Sternberg waited a little while to answer, and Stillson thought he had perhaps fallen asleep. Cope had settled down, making the night a good deal quieter.

"I don’t know, to be honest, but it’s not doing either one of them any good. I leave it to them to have their fights back east. I just dig up the bones."

"How did you get started looking for dinosaur bones?"

"It’s kind of an odd job, isn’t it? My family moved from New York to Kansas when I was about your age. We were farming and ranching, but I didn’t care much for that. I got so tired of fooling with the goats and the cows and the horses. I like my four-legged animals long dead and in the ground. I barely like to handle the horses we have here. But there I was. I started seeing things in the rocks, odd things I couldn’t place, but I didn’t have time to fool with them much. Then one night I had a dream. I was walking by a big, slow river, and I came upon a huge tree, unlike anything I’ve ever seen. So big it could block half the sky. It had leaves a foot across, and the moon lit it up really nice. I couldn’t recognize much in the dream, but I did see this particular hill, that’s shaped kind of like a cone. The next day when I woke up I walked out to that hill. There was no river, there was no big tree, but I found that hill and walked around it, just looking. I found a place where the hill was split open in the side, probably from frost. There had been a lot of ice and snow already that year, and it was playing hell on the rocks. Inside that break was a fossil leaf there, a foot across. A foot across."

"Wow," Stillson said.

"It was just a dream. Don’t read too much into it. But I figured if I was dreaming about this stuff, I sure must be interested in it. So I quit ranching and started digging. That was just at the beginning of this year. I was desperate for support so I wrote to Mr. Cope and asked him to fund me. I told him why I wanted to do it, pretty much just like I told you, although I didn’t tell him about my dream. He didn’t know me from Adam but he sent me three hundred dollars and I’ve been at it ever since. When I found out he was coming here, I begged him to let me come along. He did. Thank God."

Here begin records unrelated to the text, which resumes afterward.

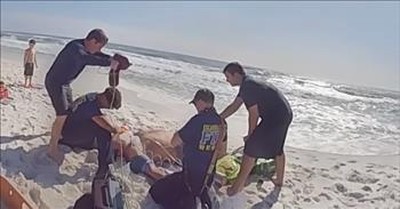 Bodycam Video of Dad After Heroic Rescue of His Kids Trapped in Riptide 
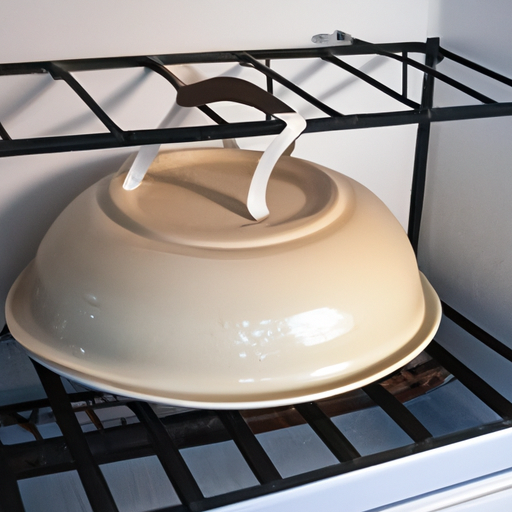 A Dutch oven placed on a dish rack for drying after cleaning.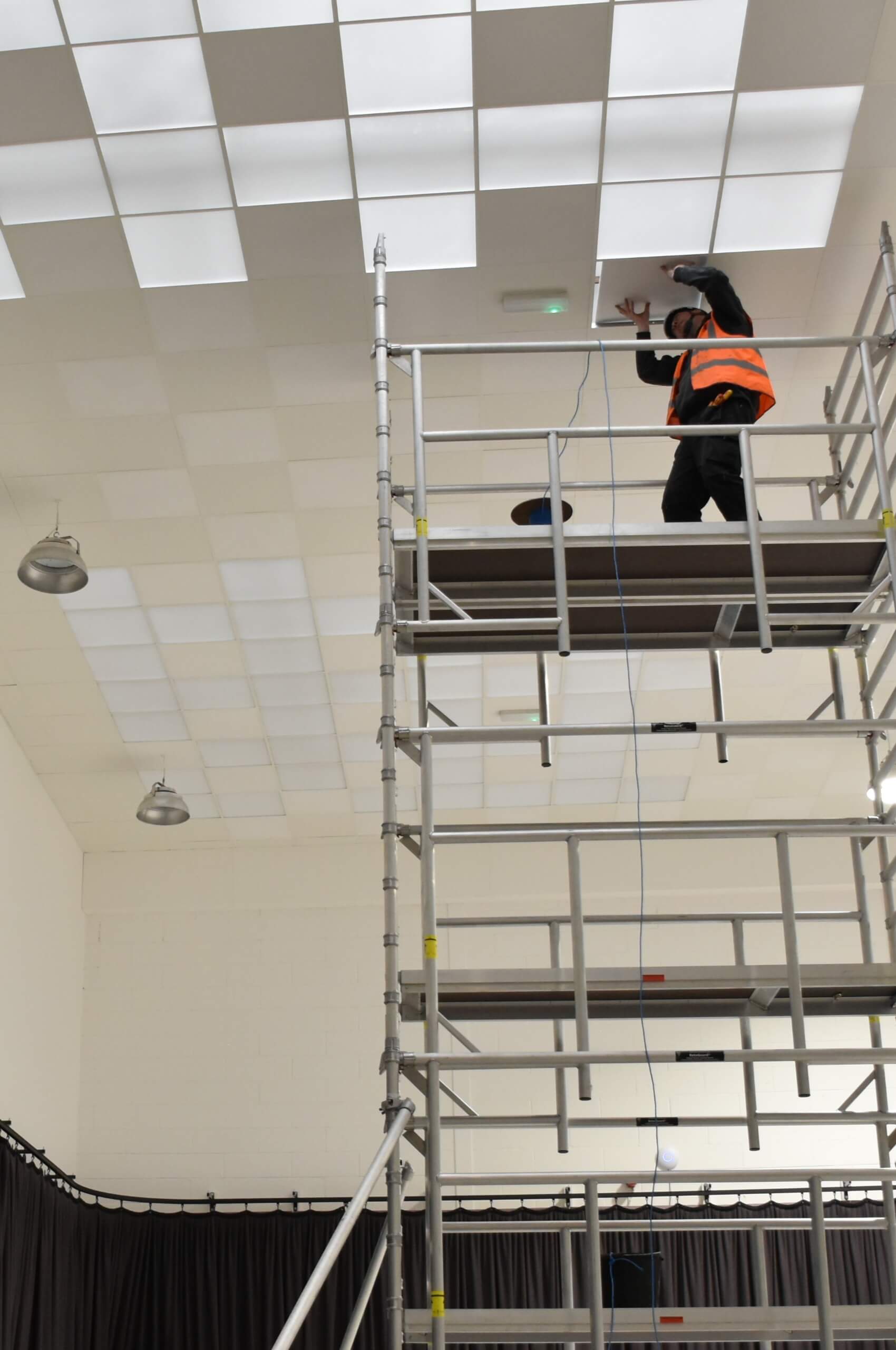 WB Engineer installing commercial grade lighting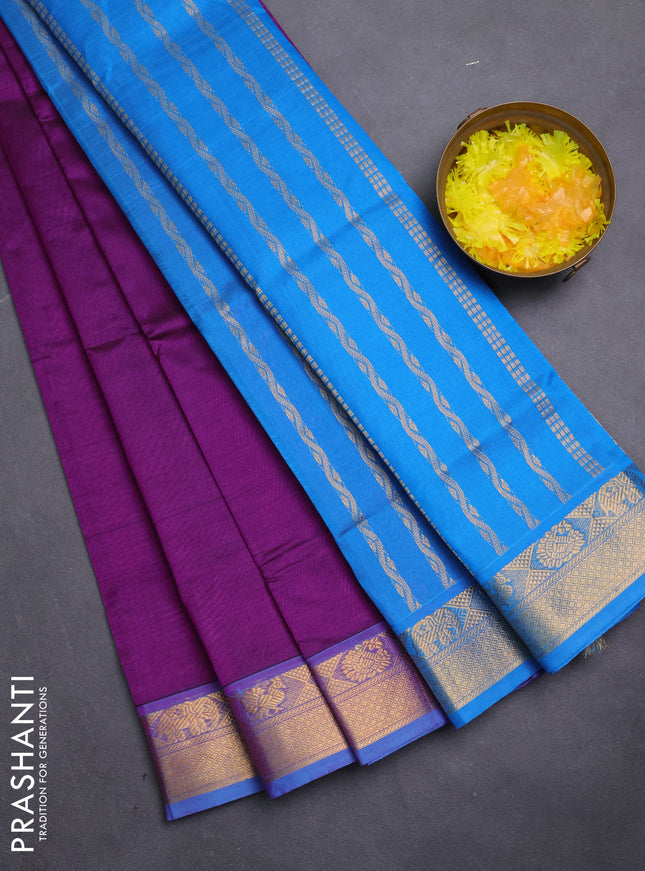 Silk cotton saree purple and cs blue with plain body and zari woven border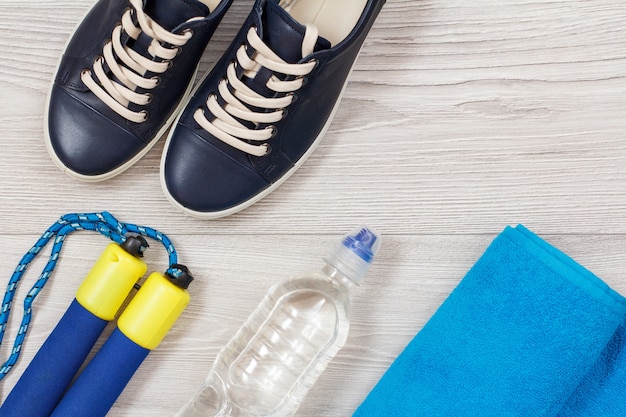 Différents outils de remise en forme avec bouteille d'eau dans la chambre ou la salle de sport sur sol gris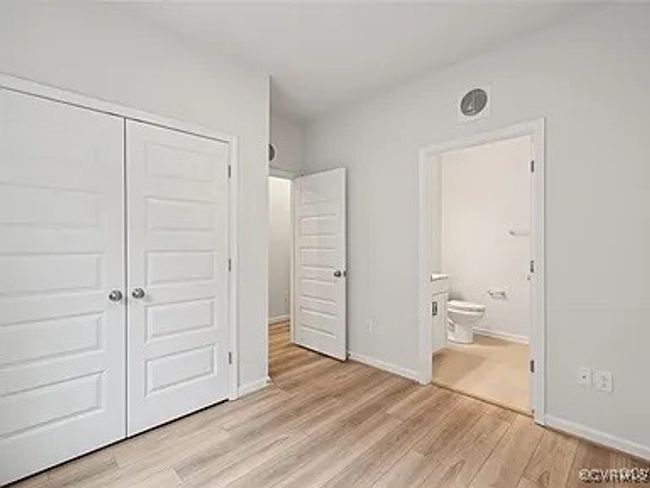 Unfurnished bedroom with light wood-type flooring, a closet, and connected bathroom | Image 29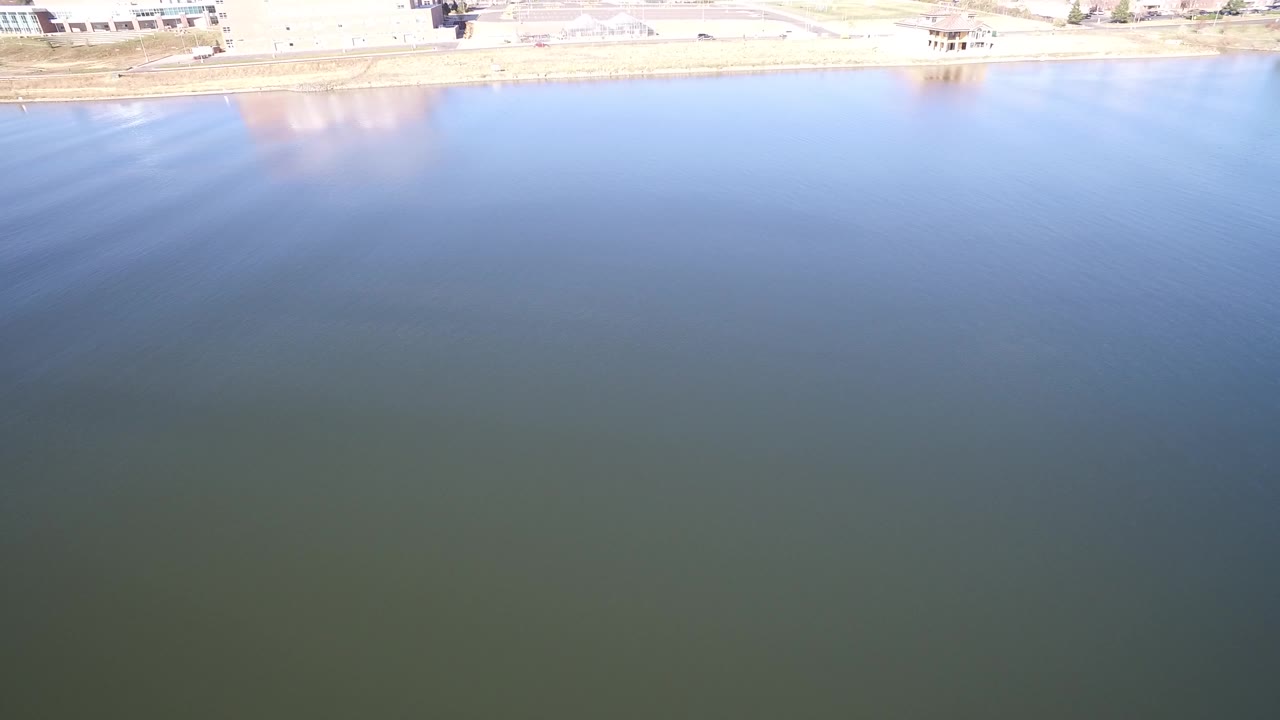 Aerial view over blue-green lake water with shoreline at the top.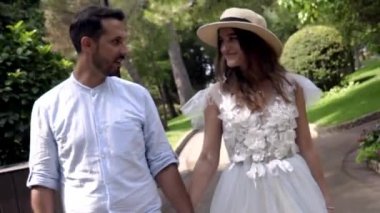 Yeni evliler gülümsüyor ve parkta el ele tutuşuyorlar. Eylem. Güzel genç çift balayı mutluluk ile ışınlanıyor. Şapkalı genç kadın kocasına gülümsüyor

His voice drifted into silence, just as that leaf had drifted into mineral immortality. Stillson had fallen asleep then, too, and writing about sleeping was making him drowsy again. He closed the notebook and replaced it under the plank, carefully brushing some dirt over it. He stretched out on the blanket and went to sleep with his hat still on his head. No monsters came to him in his dreams, and he didn’t see any trees.